Por supuesto que no es lo mismo exigir que las autoridades cumplan con su función que recurrir a la justicia por propia mano, pero en el fondo no hay una gran distancia entre el discurso público del doctor Mireles y el “estamos hasta la madre” del poeta Sicilia, ni tampoco de las investigaciones que llevó por su cuenta la señora Miranda de Wallace ni, mucho menos, de los argumentos que en su momento aplaudieron la valentía del subcomandante Marcos. En el imaginario social, lo primero que preocupa de los grupos de autodefensa no es su reivindicación a actuar en defensa propia, sino las dudas sobre la veracidad de esa reivindicación: ¿de veras es la gente del pueblo la que se ha levantado en armas para oponerse a los delincuentes que los han vejado por años, o son los mismos criminales disfrazados de buenas personas en abierta disputa por el botín? ¿Quiénes son los buenos y quiénes los malos en este nuevo giro de la crisis de seguridad pública en México?
Como sea, la constante es la ineficacia y la corrupción del Estado. Incapaz de leer el argumento central de esta nueva trama que reivindica el derecho a la autodefensa, el gobierno de Peña Nieto ha decidido aumentar la dosis que ya nos había recetado el sexenio de Calderón: pasando por encima de toda formalidad constitucional, ha anulado en la práctica los poderes locales y ha retomado la misma estrategia de fuego cruzado que utilizó hasta la náusea su antecesor. Para conjurar la reivindicación de la justicia por propia mano, ha llenado de fuerzas armadas al estado de Michoacán, multiplicando con creces la lógica militar y violenta del sexenio pasado. Pero ahora ya no se trata de contrarrestar a los criminales, sino de apaciguar a toda la sociedad.

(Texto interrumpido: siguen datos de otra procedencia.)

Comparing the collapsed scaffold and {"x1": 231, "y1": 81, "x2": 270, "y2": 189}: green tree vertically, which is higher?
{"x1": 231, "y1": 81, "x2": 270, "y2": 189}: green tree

Si seguimos por esta ruta —y todo indica que así será— no habrá fiscales, ni tribunales, ni cárceles suficientes para rescatar el derecho. Entre la ineficacia de las leyes y los procedimientos formales, y la inviabilidad de la justicia por propia mano, tiene que haber algo más que fuerzas armadas tomando calles y pueblos. El mensaje detrás de la simpatía que despiertan los grupos de autodefensa es que la gente común y corriente —la gran mayoría— debe contar con algo más que la alternativa entre presentar denuncias inútiles o comprar rifles; y por supuesto, con algo mucho mejor que esperar a que llegue el Ejército a distinguir entre buenos y malos. Esa película ya la vimos y todos sabemos que tiene un final trágico.